Panic disorders are also common, as they affect 6 million adults, or 2.7 percent of the U.S. population, ADAA reports. Women are said to be twice as likely to be affected as men.

Buspirone, which is widely recognized by its discontinued brand name BuSpar, is an antianxiety medication that is prescribed to help people manage an anxiety disorder. The medication helps treat the symptoms of anxiety by depressing the central nervous system without the potent effects of other medications, such as benzodiazepines, which have a higher risk of dependence and addiction.

The medication comes in tablet form and can be taken orally two or three times daily with or without food. Users are advised to pick one way to take the medication and do it consistently to ensure the medication is absorbed properly. The Mayo Clinic writes, “Buspirone is thought to work by decreasing the amount and actions of a chemical known as serotonin in certain parts of the brain.”

Buspirone And Anxiety Treatment

If you have anxiety, you may know that buspirone has been used to treat anxiety disorders, but you also might be wondering if it is effective. GoodRx writes that health care providers can prescribe buspirone in addition to an antidepressant to treat generalized anxiety disorder (GAD). That antidepressant can be either a selective serotonin reuptake inhibitor (SSRI) or a serotonin-norepinephrine reuptake inhibitor (SNRI). It has been found that buspirone can help enhance the effects of an antidepressant drug. Buspirone can also be used alone for people who do not respond well to antidepressants or experience unwanted side effects.

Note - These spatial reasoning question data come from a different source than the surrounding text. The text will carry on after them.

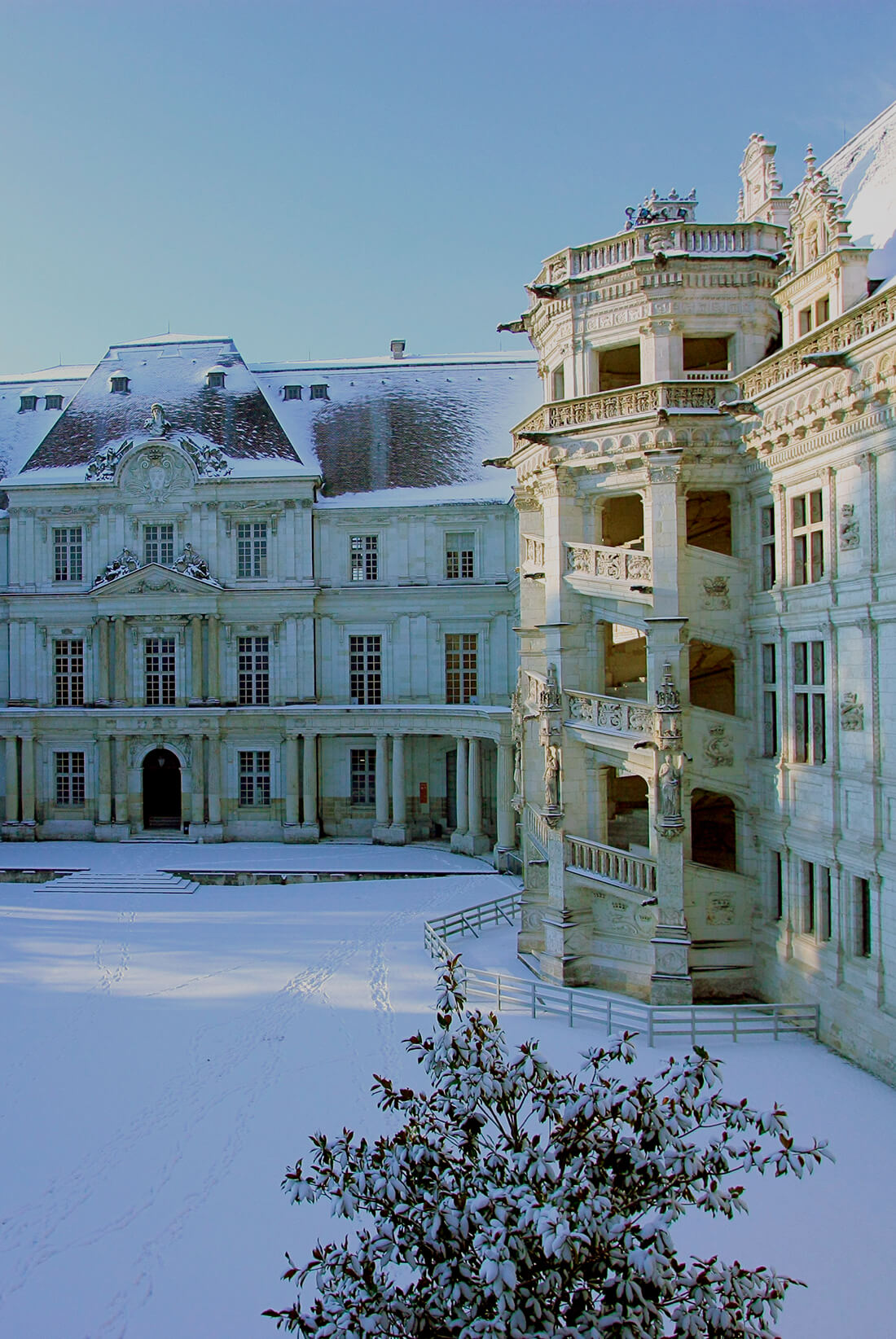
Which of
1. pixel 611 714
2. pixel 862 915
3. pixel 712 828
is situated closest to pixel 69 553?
pixel 611 714

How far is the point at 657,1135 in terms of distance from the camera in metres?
6.68

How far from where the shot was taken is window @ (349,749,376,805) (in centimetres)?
4206

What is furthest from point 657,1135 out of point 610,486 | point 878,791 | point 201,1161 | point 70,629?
point 70,629

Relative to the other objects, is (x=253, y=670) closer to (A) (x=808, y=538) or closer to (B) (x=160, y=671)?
(B) (x=160, y=671)

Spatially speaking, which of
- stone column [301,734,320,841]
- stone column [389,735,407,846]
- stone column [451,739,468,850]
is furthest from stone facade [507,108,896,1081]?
stone column [301,734,320,841]

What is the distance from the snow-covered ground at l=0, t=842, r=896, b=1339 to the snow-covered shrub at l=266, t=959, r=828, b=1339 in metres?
5.73

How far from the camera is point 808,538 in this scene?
746 inches

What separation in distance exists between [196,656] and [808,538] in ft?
94.5

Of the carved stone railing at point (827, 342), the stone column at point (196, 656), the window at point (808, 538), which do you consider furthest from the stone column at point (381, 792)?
the carved stone railing at point (827, 342)

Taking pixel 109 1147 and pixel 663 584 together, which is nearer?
pixel 109 1147

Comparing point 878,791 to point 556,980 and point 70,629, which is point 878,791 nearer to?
point 556,980

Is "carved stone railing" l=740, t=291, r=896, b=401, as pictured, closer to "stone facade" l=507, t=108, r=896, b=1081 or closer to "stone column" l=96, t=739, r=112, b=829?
"stone facade" l=507, t=108, r=896, b=1081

Buspirone And Panic Attacks

Anxiety and panic attacks are often thought of being the same or similar, but they aren’t. “Panic attacks come on suddenly and involve intense and often overwhelming fear,” Healthline explains. “They’re accompanied by frightening physical symptoms, such as a racing heartbeat, shortness of breath, or nausea.”

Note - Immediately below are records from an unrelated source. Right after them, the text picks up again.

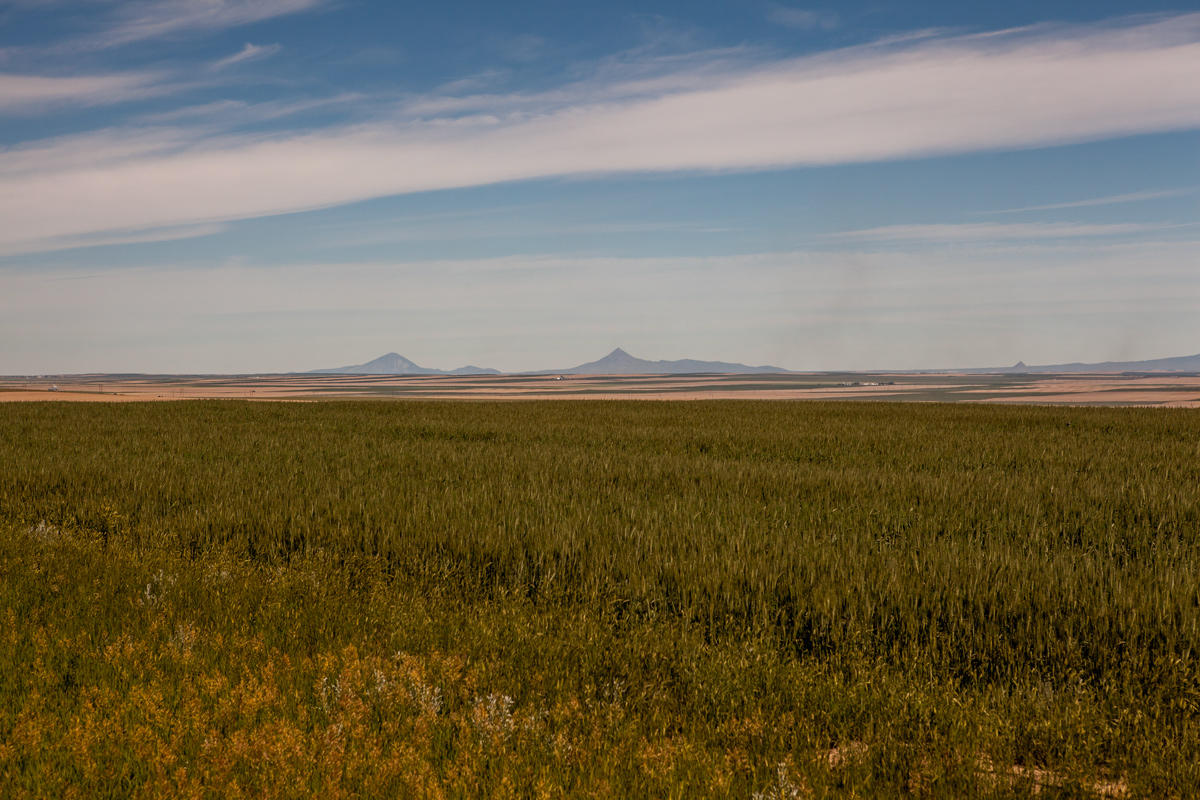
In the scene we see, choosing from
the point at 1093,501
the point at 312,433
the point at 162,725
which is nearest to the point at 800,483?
the point at 1093,501

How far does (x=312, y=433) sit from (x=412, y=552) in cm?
1746

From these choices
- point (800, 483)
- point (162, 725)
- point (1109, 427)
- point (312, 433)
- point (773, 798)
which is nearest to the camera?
point (773, 798)

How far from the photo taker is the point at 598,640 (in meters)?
6.07

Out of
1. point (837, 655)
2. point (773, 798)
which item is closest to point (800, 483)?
point (837, 655)

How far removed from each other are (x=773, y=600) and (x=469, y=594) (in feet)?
9.92

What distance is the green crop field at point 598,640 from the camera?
13.8 feet

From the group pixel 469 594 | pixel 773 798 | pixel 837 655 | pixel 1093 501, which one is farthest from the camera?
pixel 1093 501

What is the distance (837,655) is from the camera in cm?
573

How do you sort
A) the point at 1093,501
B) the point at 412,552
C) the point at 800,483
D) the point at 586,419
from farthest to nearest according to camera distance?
1. the point at 586,419
2. the point at 800,483
3. the point at 1093,501
4. the point at 412,552

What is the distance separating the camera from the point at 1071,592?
649 cm

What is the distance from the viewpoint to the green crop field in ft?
13.8

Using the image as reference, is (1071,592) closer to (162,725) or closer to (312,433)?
(162,725)

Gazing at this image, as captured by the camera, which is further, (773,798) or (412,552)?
(412,552)

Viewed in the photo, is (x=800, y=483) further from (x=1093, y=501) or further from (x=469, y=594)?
(x=469, y=594)
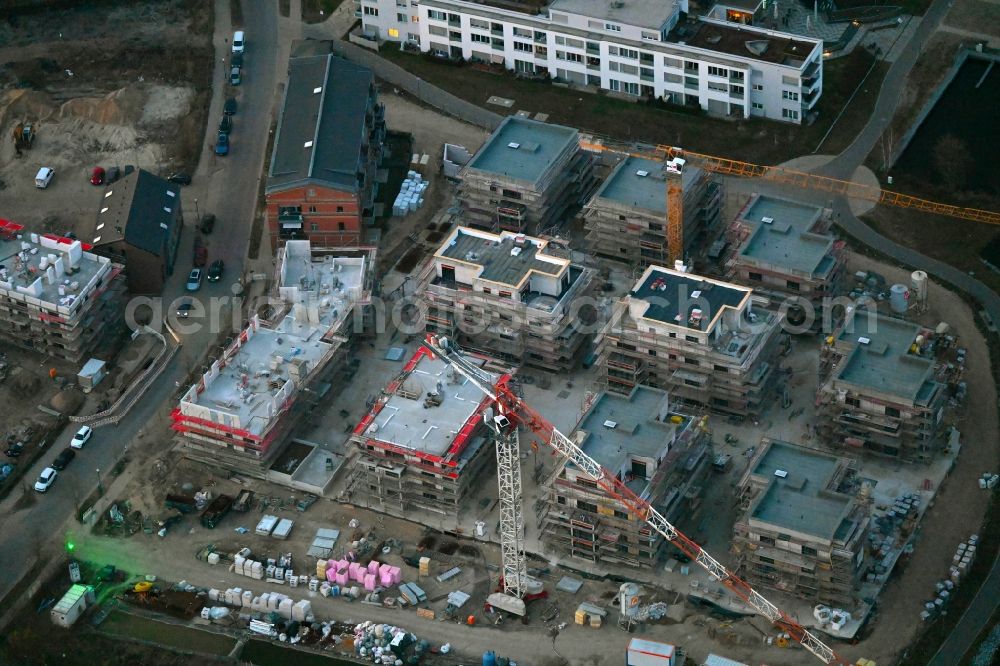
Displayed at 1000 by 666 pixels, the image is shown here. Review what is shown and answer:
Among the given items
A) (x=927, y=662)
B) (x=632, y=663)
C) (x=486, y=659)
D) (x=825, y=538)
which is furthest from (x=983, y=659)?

White pills in a handHealthline also notes that the Diagnostic and Statistical Manual of Mental Disorders (DSM-5) recognizes panic attacks, but it doesn’t recognize anxiety attacks. Instead, it defines anxiety as a feature of several psychiatric disorders. It is possible to experience anxiety and have a panic attack at the same time.

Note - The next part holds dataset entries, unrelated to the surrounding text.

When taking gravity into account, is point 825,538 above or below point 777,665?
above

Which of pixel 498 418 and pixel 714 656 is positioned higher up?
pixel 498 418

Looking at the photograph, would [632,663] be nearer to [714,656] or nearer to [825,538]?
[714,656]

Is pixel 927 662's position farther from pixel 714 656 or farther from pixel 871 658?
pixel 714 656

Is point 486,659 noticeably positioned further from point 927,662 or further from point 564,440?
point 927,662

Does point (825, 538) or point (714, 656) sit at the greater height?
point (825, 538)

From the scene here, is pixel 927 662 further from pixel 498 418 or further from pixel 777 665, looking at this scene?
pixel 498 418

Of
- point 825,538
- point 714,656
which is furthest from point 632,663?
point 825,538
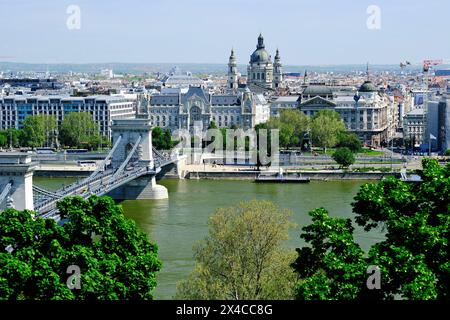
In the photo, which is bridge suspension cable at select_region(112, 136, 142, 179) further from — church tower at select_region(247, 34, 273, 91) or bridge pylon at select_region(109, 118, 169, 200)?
church tower at select_region(247, 34, 273, 91)

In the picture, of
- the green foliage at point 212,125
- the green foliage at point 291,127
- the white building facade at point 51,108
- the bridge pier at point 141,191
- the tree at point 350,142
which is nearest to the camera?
the bridge pier at point 141,191

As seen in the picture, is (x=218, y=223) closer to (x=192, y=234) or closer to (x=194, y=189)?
(x=192, y=234)

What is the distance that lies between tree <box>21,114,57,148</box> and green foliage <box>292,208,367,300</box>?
27815 mm

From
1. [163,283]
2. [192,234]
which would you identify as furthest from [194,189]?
[163,283]

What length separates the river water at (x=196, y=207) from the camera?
13392 mm

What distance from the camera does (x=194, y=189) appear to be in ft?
78.0

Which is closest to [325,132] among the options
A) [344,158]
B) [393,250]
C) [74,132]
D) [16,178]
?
[344,158]

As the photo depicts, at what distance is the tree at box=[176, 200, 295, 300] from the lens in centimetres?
812

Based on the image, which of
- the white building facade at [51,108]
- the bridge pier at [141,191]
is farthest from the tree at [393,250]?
the white building facade at [51,108]

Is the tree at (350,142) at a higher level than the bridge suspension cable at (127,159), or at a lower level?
lower

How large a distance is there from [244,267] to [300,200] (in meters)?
12.4

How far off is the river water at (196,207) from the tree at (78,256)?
2890 mm

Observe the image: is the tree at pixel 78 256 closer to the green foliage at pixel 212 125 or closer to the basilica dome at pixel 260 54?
the green foliage at pixel 212 125

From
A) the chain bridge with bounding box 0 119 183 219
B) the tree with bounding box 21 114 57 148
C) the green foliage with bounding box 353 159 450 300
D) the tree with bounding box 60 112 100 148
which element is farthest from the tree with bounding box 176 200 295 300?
the tree with bounding box 21 114 57 148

If you are considering taking buspirone to stop panic attacks, some research suggests it remains unresolved whether it’s effective or not. An online search of different users’ experiences with the medication suggests that its effectiveness depends on how it affects the person individually. How the drug affects one person may differ from how it affects another.

Some users have found that buspirone aggravated their condition. “Because of Buspirone side [effects] such as increased heart beat in which increased my anxiety significantly,” writes forum user “Roscoe,” who was taking buspirone on prescription. Some of these side effects might even be rare, as was in the case of Roscoe’s situation. If you experience side effects such as these, you should report them to your doctor right away.

Panic attacks can happen unexpectedly after a person has experienced an external stressor, such as phobia, or they can happen unexpectedly with no clear cause. lists side effects of buspirone as:

  • Headache
  • Dizziness, drowsiness
  • Sleep problems (insomnia)
  • Nausea, upset stomach
  • Feeling nervous or excited

The Mayo Clinic reports that rare side effects of buspirone include:

  • Chest pain
  • Confusion
  • Rapid or pounding heartbeat
  • Fever
  • Incoordination
  • Mental depression
  • Muscle depression
  • Numbness, tingling, pain, or weakness in the hands or feet
  • Sore throat
  • Skin rash or hives
  • Stiffness in arms, legs
  • Uncontrolled body movements

If you are considering taking buspirone for panic attacks, speak with your doctor first to see if this is the best treatment approach for you. Your physician may recommend alternative medications that are commonly prescribed for this condition, such as antidepressant medication or a benzodiazepine, such as Xanax. It could take three to four weeks of buspirone use before you see improvements in your health, according to the National Institute on Mental Illness. As with any prescription medication, take it as directed by a doctor.